By no means are these the only forms of state intervention--I just stuck to 
them for reasons of length in my original post.  Tucker's big four--besides 
patents, the money, landlord and tariff monopolies--are at the foundation of 
the legal structure corporate power depends on.

Then there's the subsidy of primitive accumulation--enclosures, 
expropriation of copyholders, slavery, colonial conquest, etc.--without 
which the concentration of ownership and economic power would almost 
certainly be much less.  Transnational agribusiness certainly wouldn't exist 
on anything like its present pattern, without something like an enclosure 
movement occuring in the Third World this century.

The military-industrial complex has a lot to do with what the high tech 
industry looks like now.  It is also probably responsible for the very 
existence of the jumbo jet industry--without government demand for heavy 
bombers, the demand for jumbo jets alone wouldn't have paid for the 
specialized machine tools.  And while we're at it, the value of plant and 
equipment in the U.S. almost doubled during World War II, mostly at taxpayer 
expense.

In the specific case of antitrust laws, which you mentioned, the main cases 
that come to mind are Standard Oil, AT&T and Microsoft--in all three cases, 
centrally important resources or infrastructures on which the whole 
corporate economy depended, where price-gouging could hurt corporate 
interests in general.  It reminds me of Engels' prediction of the "mixed 
economy" in Anti-Duhring.  When corporate capitalism reaches a certain level 
of complexity, capitalists will act through their state to plan and 
stabilize the corporate economy--which will entail, among other things, 
nationalizing infrastructures of central importance to the entire economy.  
In this country, it was done through antitrust instead.  Most of the 
"progressive" and New Deal regulatory state were part of the same 
phenomenon--what Kolko called political capitalism, Weinstein called 
corporate liberalism, and the Frankfurt school people called planned 
capitalism.

Gabriel Kolko argued that oligopoly markets wouldn't even exist without 
federal regulation.  Most of the trusts at the turn of the century were 
over-leveraged and losing market share to smaller, more efficient 
competitors.  The Clayton Act's "unfair competition" provisions, however, 
made price war much less likely and in effect created a state-sponsored 
trade association for each industry.  From this time on, market share 
largely stabilized, and the world was finally safe for oligopoly.
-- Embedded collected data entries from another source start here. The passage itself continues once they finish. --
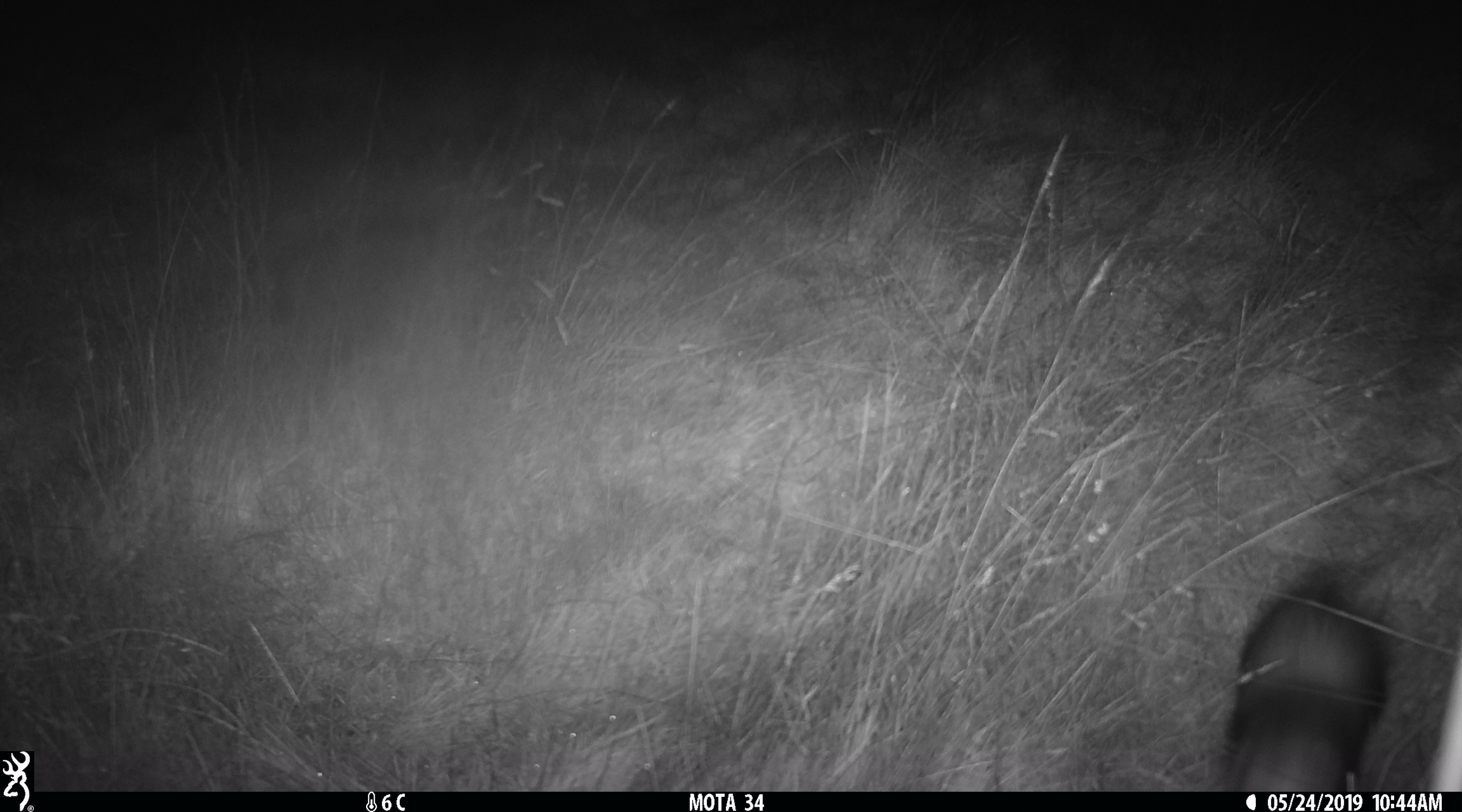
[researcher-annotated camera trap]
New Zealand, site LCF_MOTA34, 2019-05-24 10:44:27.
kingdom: Animalia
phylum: Chordata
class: Mammalia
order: Carnivora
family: Mustelidae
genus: Mustela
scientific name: Mustela furo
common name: ferret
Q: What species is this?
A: Ferret (Mustela furo).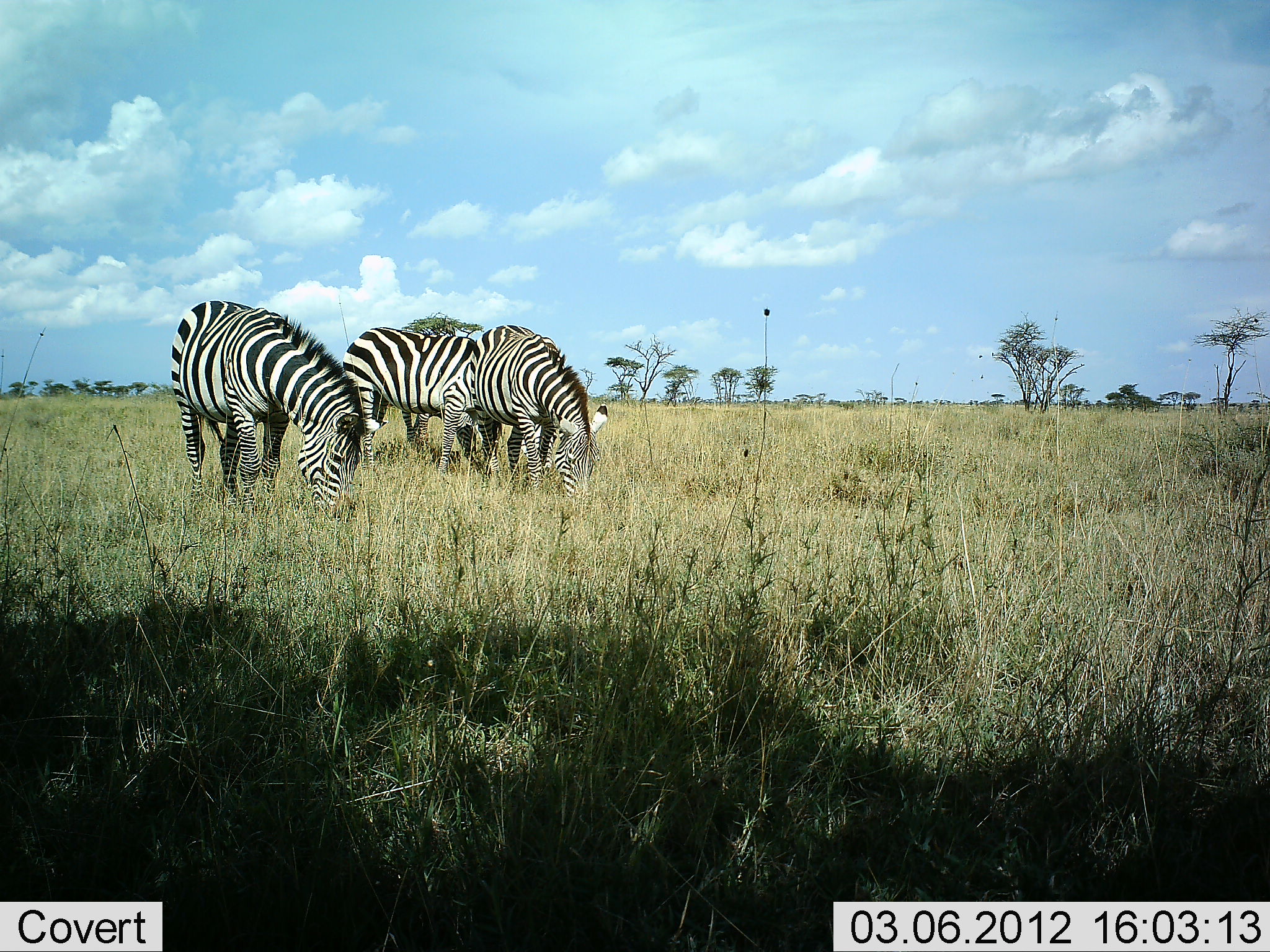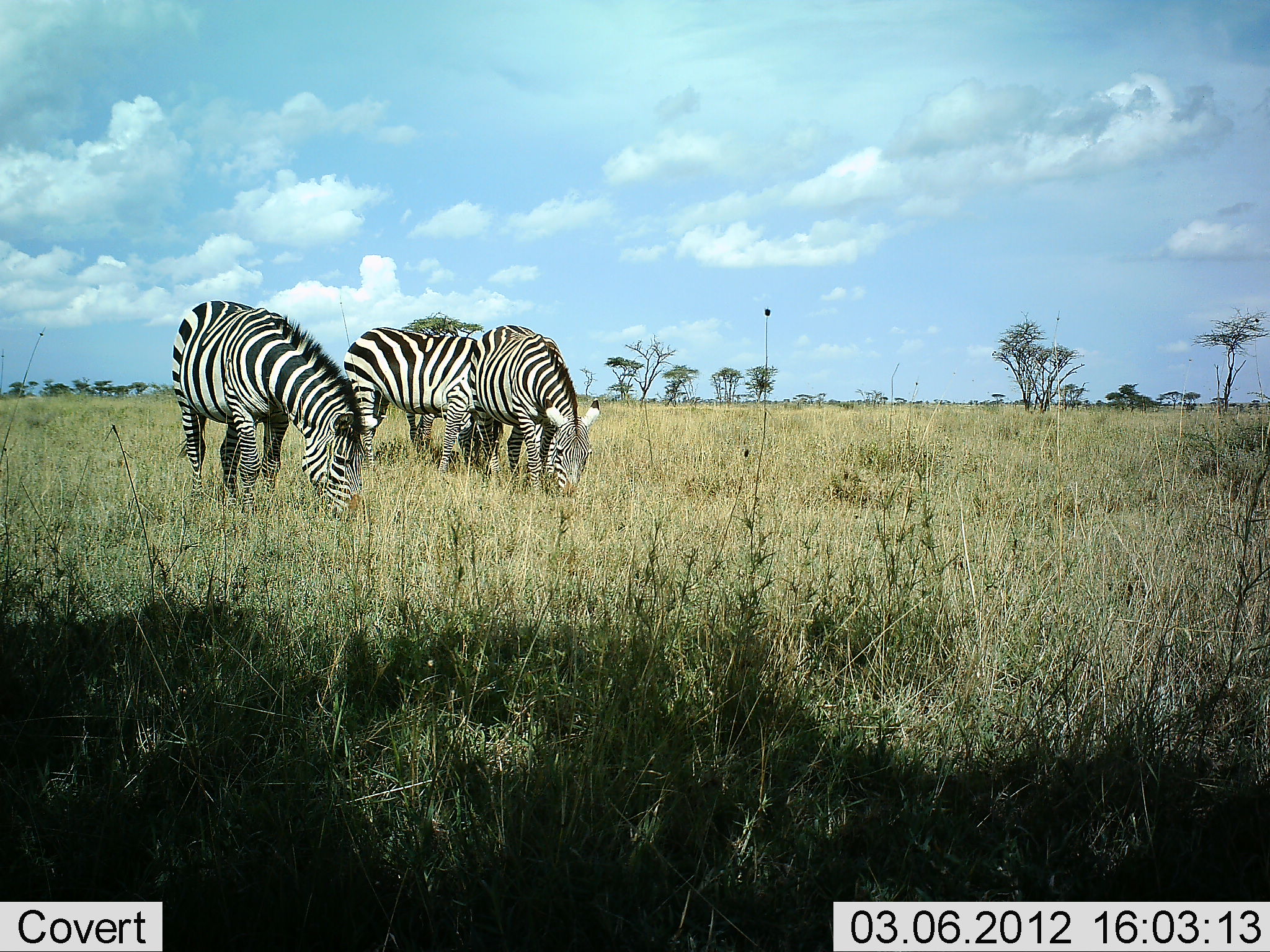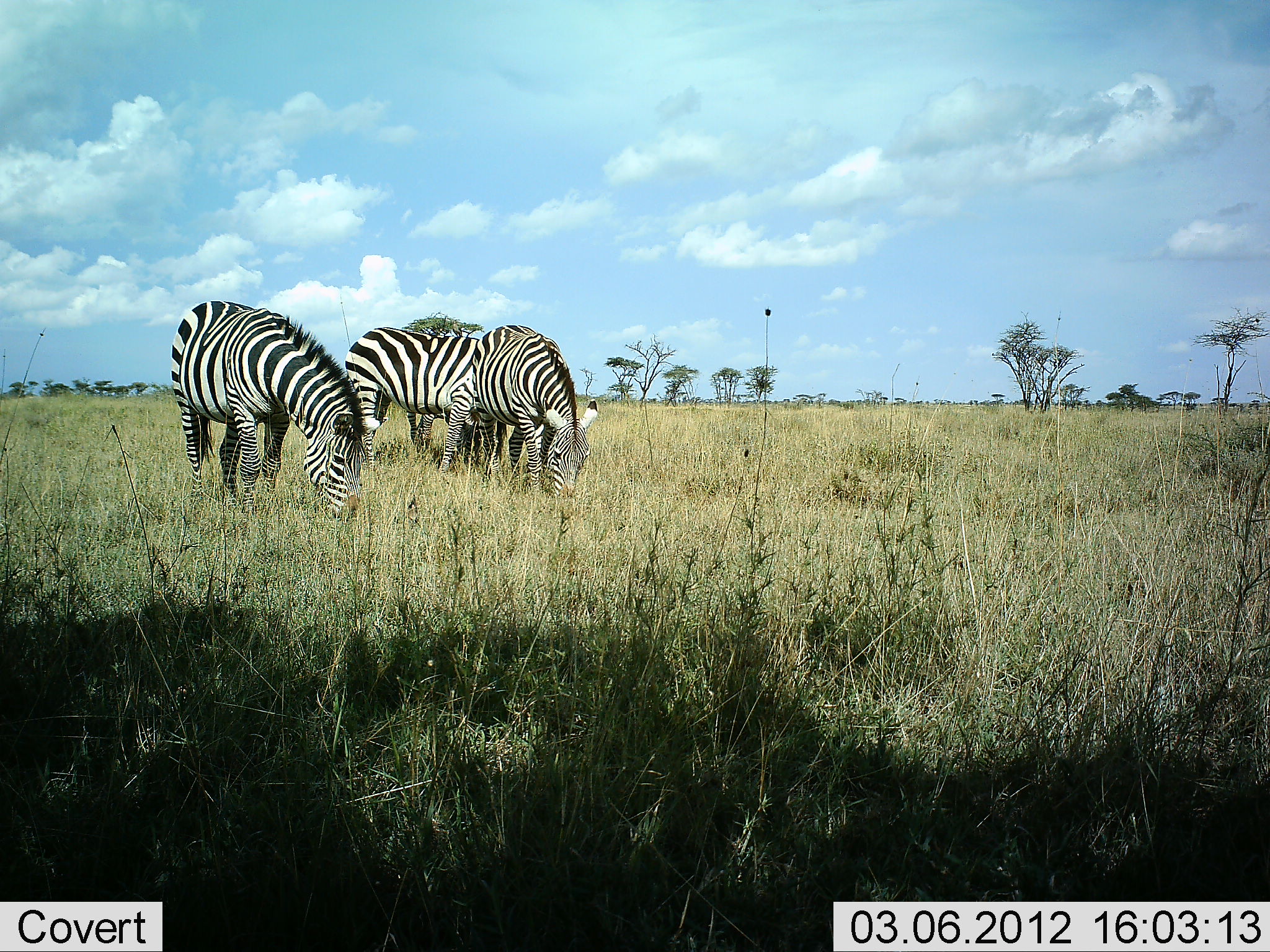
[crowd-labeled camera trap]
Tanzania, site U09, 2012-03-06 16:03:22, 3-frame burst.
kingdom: Animalia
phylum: Chordata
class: Mammalia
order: Perissodactyla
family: Equidae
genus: Equus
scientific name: Equus quagga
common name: plains zebra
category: zebra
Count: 3.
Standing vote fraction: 23%.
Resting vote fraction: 0%.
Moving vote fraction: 0%.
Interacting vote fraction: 0%.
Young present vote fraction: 0%.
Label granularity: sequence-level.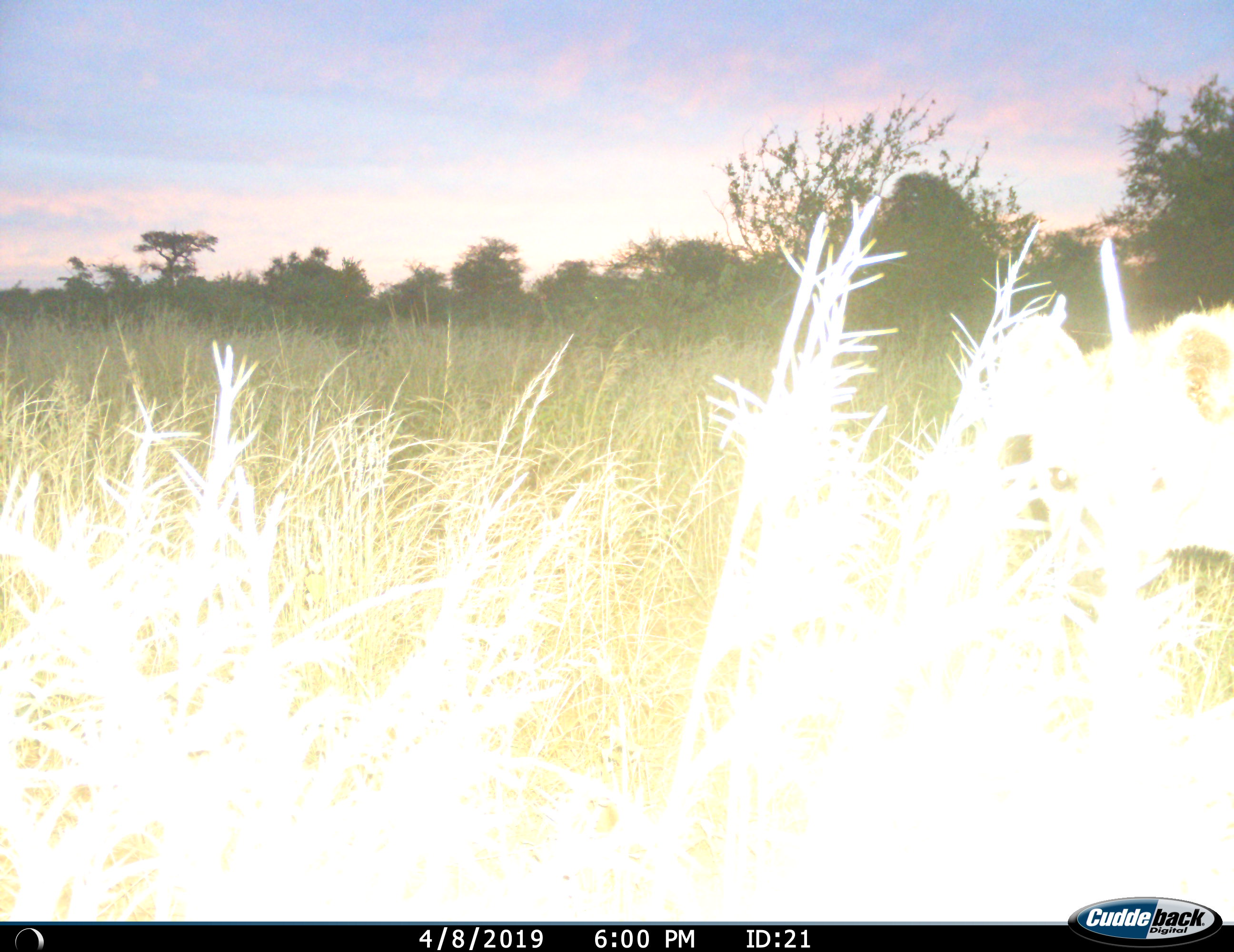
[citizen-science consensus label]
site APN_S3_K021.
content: unidentified animal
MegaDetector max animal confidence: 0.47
The liberal goo-goos in the "public" school system sell all these statist 
measures as populist-motivated "countervailing power" against big business.  
But bleeding hearts like Upton Sinclair were just useful idiots to help sell 
the measures to the public--they were really rent-seeking measures on behalf 
of corporate power.


>From: Bryan Caplan <[EMAIL PROTECTED]>

>Frankly, this strikes me as quite unlikely.  There are lots of big
>government policies that encourage firms to be smaller than they would
>be in a free market.  Double taxation of corporate income is the most
>obvious.  Antitrust laws tend to be used against large market leaders.
>A lot of regulations only kick in if you have more than 50 or 100
>employees.
>
>And once you are talking multinational corporations, there are other
>government policies discouraging cross-national integration.
>Protectionism, most obviously, tends to preserve the firms in each
>nation that aren't efficient enough to compete with the world's market
>leaders.
>
>You're right that there are some government policies pushing in the
>other way (any time regulations impose a fixed cost, firms' minimum
>efficient scale mathematically shifts to the right), but on balance I
>think you're wrong.  Under laissez-faire, big corporations would be
>bigger than they are now.  But to quote Seinfeld, "Not that there's
>anything wrong with that."
>--
>                         Prof. Bryan Caplan
>        Department of Economics      George Mason University
>         http://www.bcaplan.com      [EMAIL PROTECTED]
>
>   "He wrote a letter, but did not post it because he felt that no one
>    would have understood what he wanted to say, and besides it was not
>    necessary that anyone but himself should understand it."